**Task item**
Please take the records that follow and repeat exactly the lines starting with the line with "- Polaris Ranger 700 : 2006-2009" and going on through the line with "- Polaris Military Sportsman".

**Dataset content**
+ + + +
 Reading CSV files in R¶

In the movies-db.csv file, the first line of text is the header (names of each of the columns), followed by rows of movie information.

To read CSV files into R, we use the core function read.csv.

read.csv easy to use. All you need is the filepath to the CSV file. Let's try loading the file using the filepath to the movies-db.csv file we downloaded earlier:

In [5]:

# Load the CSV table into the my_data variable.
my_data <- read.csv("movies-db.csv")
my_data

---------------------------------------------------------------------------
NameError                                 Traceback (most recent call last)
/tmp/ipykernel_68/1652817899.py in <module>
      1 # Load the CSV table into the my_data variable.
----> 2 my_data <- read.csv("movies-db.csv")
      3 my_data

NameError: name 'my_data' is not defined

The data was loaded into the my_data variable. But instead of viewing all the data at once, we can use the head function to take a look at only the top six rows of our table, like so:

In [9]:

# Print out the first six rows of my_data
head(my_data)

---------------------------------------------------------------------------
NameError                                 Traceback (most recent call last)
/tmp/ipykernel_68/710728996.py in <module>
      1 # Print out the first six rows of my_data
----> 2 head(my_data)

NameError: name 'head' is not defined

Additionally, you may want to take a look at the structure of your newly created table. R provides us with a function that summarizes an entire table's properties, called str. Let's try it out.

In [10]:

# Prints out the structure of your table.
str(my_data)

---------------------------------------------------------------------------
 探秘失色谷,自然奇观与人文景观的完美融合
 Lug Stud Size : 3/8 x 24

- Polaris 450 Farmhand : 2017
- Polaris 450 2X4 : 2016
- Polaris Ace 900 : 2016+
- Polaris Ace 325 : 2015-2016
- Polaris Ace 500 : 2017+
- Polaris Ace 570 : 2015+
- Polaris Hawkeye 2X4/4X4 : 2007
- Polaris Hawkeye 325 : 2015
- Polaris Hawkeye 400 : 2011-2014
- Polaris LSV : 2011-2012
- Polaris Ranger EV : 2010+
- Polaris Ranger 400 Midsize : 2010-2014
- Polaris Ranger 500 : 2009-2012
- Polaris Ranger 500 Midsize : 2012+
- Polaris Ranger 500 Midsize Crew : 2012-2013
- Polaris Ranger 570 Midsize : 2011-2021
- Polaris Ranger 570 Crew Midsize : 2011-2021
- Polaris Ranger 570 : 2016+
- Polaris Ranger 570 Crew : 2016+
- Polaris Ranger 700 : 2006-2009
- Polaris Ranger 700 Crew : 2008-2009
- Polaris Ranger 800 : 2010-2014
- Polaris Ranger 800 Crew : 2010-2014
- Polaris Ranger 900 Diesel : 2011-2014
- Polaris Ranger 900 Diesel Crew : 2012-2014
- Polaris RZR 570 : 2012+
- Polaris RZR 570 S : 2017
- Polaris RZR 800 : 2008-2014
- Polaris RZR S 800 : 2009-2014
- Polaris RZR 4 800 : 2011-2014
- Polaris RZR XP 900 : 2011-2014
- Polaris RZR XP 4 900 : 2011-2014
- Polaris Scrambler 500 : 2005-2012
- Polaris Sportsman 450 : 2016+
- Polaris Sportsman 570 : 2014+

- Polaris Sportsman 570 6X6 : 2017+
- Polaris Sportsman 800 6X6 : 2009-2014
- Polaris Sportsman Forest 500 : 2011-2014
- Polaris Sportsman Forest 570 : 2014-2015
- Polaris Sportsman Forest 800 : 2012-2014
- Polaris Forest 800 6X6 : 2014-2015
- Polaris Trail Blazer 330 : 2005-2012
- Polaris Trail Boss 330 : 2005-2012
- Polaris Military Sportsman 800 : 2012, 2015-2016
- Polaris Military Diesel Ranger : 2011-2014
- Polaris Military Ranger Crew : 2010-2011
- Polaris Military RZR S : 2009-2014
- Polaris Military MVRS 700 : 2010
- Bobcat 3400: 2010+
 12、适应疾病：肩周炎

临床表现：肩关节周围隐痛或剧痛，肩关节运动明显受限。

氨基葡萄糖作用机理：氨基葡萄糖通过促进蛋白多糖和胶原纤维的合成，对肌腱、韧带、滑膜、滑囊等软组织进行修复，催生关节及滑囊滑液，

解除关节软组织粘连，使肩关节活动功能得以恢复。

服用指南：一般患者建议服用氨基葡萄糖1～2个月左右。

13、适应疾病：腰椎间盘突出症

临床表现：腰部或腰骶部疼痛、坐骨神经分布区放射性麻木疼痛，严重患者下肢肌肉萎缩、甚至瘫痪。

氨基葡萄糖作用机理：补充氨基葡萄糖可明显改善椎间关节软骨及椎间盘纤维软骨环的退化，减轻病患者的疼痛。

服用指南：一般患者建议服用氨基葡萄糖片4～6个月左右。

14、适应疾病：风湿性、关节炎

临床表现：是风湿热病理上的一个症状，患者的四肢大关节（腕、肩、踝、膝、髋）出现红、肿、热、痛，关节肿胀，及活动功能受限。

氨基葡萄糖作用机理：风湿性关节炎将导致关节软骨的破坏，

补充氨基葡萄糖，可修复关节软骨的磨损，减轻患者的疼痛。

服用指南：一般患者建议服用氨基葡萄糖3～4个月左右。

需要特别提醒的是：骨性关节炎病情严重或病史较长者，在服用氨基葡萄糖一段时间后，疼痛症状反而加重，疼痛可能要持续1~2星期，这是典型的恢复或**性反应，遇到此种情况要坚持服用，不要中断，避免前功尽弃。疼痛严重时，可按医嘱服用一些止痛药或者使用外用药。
+ + + +
**Answer box**
- Polaris Ranger 700 : 2006-2009
- Polaris Ranger 700 Crew : 2008-2009
- Polaris Ranger 800 : 2010-2014
- Polaris Ranger 800 Crew : 2010-2014
- Polaris Ranger 900 Diesel : 2011-2014
- Polaris Ranger 900 Diesel Crew : 2012-2014
- Polaris RZR 570 : 2012+
- Polaris RZR 570 S : 2017
- Polaris RZR 800 : 2008-2014
- Polaris RZR S 800 : 2009-2014
- Polaris RZR 4 800 : 2011-2014
- Polaris RZR XP 900 : 2011-2014
- Polaris RZR XP 4 900 : 2011-2014
- Polaris Scrambler 500 : 2005-2012
- Polaris Sportsman 450 : 2016+
- Polaris Sportsman 570 : 2014+

- Polaris Sportsman 570 6X6 : 2017+
- Polaris Sportsman 800 6X6 : 2009-2014
- Polaris Sportsman Forest 500 : 2011-2014
- Polaris Sportsman Forest 570 : 2014-2015
- Polaris Sportsman Forest 800 : 2012-2014
- Polaris Forest 800 6X6 : 2014-2015
- Polaris Trail Blazer 330 : 2005-2012
- Polaris Trail Boss 330 : 2005-2012
- Polaris Military Sportsman 800 : 2012, 2015-2016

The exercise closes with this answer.